• Activity
Select and copy out every line in the records containing "site".

• Records to use
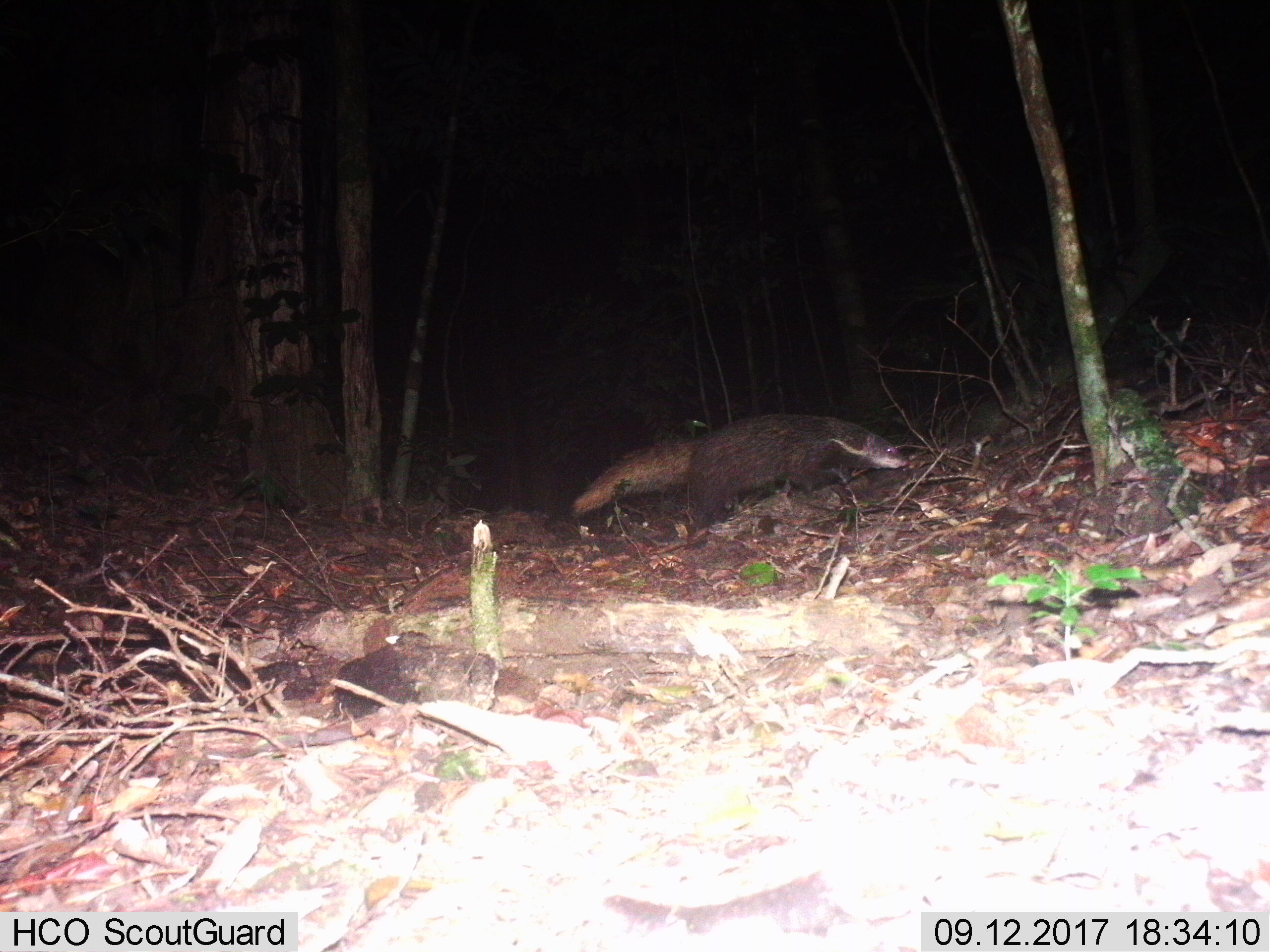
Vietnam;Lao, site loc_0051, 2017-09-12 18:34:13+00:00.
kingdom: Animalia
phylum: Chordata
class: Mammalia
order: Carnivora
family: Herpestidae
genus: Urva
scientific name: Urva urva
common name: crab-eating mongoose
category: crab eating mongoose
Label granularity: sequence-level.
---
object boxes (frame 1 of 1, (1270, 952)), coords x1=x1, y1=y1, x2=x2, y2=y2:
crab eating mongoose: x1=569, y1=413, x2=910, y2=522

...

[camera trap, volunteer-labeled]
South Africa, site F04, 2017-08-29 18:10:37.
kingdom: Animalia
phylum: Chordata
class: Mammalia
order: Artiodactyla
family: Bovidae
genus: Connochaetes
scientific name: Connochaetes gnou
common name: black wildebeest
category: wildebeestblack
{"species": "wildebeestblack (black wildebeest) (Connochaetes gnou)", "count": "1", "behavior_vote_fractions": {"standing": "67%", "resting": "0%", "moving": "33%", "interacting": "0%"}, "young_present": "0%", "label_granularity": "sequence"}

• Expected output
Vietnam;Lao, site loc_0051, 2017-09-12 18:34:13+00:00.
South Africa, site F04, 2017-08-29 18:10:37.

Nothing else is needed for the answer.